Posted in Preparation

Project planning

So, there was no actual work on the plane today, at least not in a physical sense. After thinking things over, I’ve decided not to continue with the HS SB until I can get my hands on the rivet removal tool I mentioned yesterday. Given the challenges I had removing the existing rivets, I think trying to use similar techniques on the annoying ones just poses too great a risk of damage. Also, the tool is only about $60, which is quite a bit cheaper than what it would cost to replace substantial portions of the HS. Also, it’ll probably come in handy when I get around to doing another SB for the aileron hinge brackets on the wings – that’ll also involve drilling out some rivets with not-perfect access.

So that raised the question: what to do instead? And that question, combined with some discussion with the neighbors over coffee this morning, got me really thinking about how things need to proceed from here. As I’ve probably mentioned before, the goal I’m working towards is to have the plane ready to go to Oshkosh next year, and it’s a pretty lofty goal. Meanwhile, I’m at a stage of the build where work isn’t nearly as well-defined as it was earlier in the build. There’s a lot of stuff that needs to happen, and a lot of the stuff is dependent on other stuff. and some of that stuff is dependent on purchasing big-ticket items that are going to have lead times.

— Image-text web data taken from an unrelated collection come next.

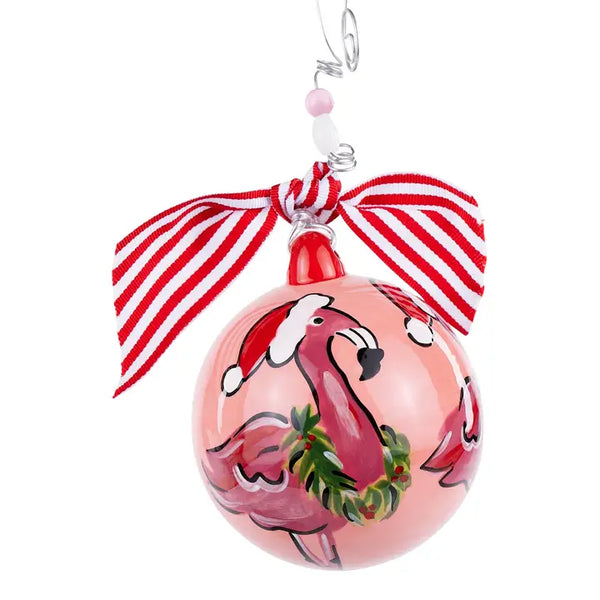 Glory Haus Christmas Flamingo Ornament 20163708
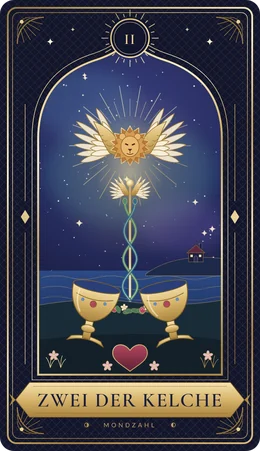 Tarotkarte Zwei der Kelche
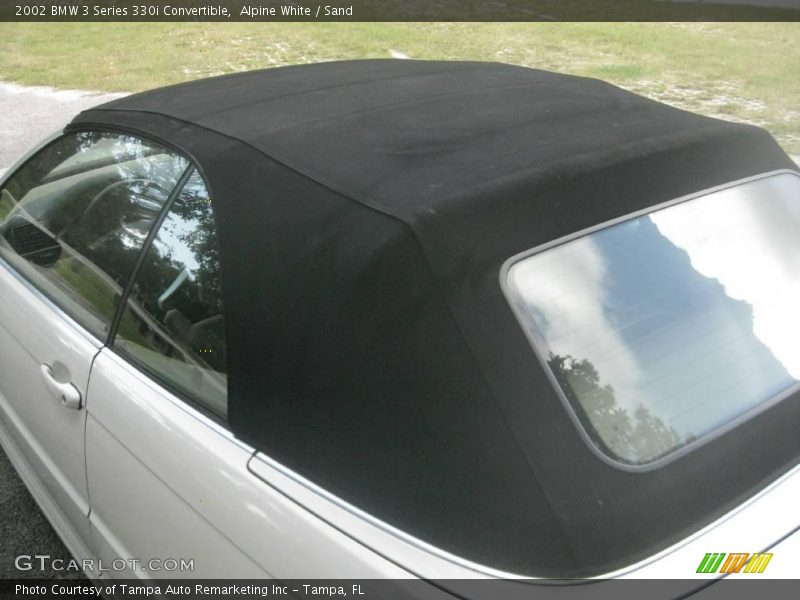 Alpine White / Sand 2002 BMW 3 Series 330i Convertible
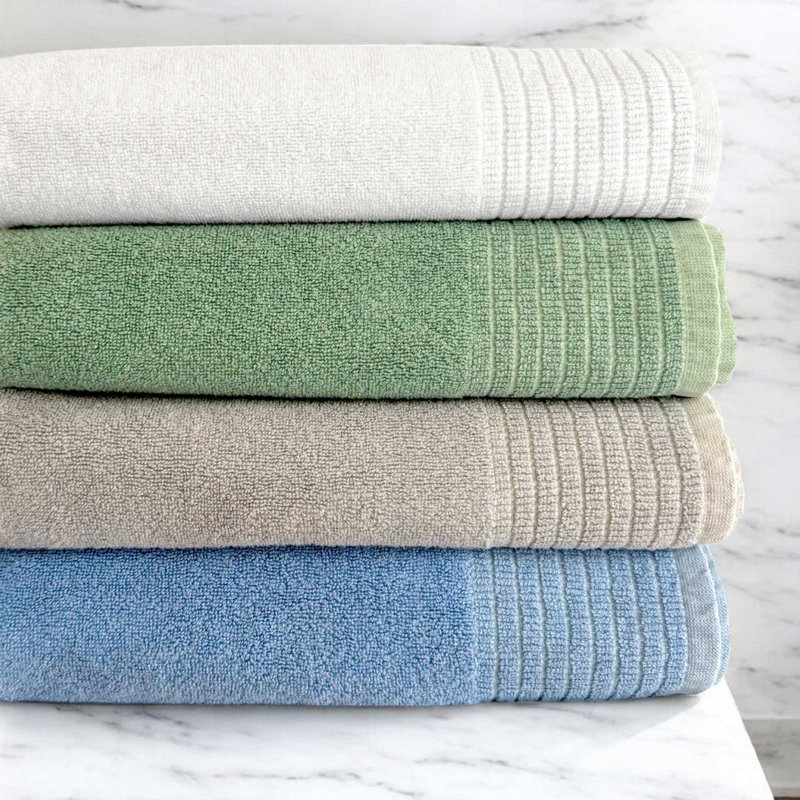 Ensemble de serviettes 6 pièces BedVoyage Spa - Viscose de bambou + coton - 650 g / m² - absorbant et résistant aux odeurs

For example, while I haven’t inquired directly, what I’ve read indicates that Whirl Wind is running about a three-month lead time on props, and lots of people have stories of things taking even longer than quoted. Similarly, Van’s will have about a ten-week lead time on my finishing kit. For the engine, James at Titan said it could be as little as 30 days, but they’d be happy to work with me to “schedule” a delivery window that made sense to me. That’s pretty helpful – while I do want to get in on the Oshkosh discount by placing my order and getting my deposit down by the end of August, I doubt I’ll be ready for the engine by the end of this year. And the less time that engine spends sitting around in the Houston humidity without running, the better.

So this brings us to the crux of things: how do I know when to order these items? Waiting too long will definitely delay the project. Ordering to soon causes other problems, even if it’s just storing large items (like, say, the canopy) for a while.

Anyway, with this in mind, I decided to take today and start doing some real project planning. I skimmed through the remainder of the construction manual, writing down major tasks, and noting any dependencies they had. For example, before I can work in fitting the sliding canopy, I want to have the aft upper skins in place, but before I close off major access to the tailbone, I want to have most everything buttoned down back there, which means I want the elevator control system done, wiring runs to the tail completed (for lights, trim, possibly antennas). And on and on it goes.

So far, I just have a big ugly list of tasks – now I need to work out some way to visualize them, so I can get some overall sense of an order of operations. Once that’s done, I should be better equipped to make decisions about when to place these orders.

Making OSH next year is definitely going to be a tall order…but it’s sure making for a good source of motivation.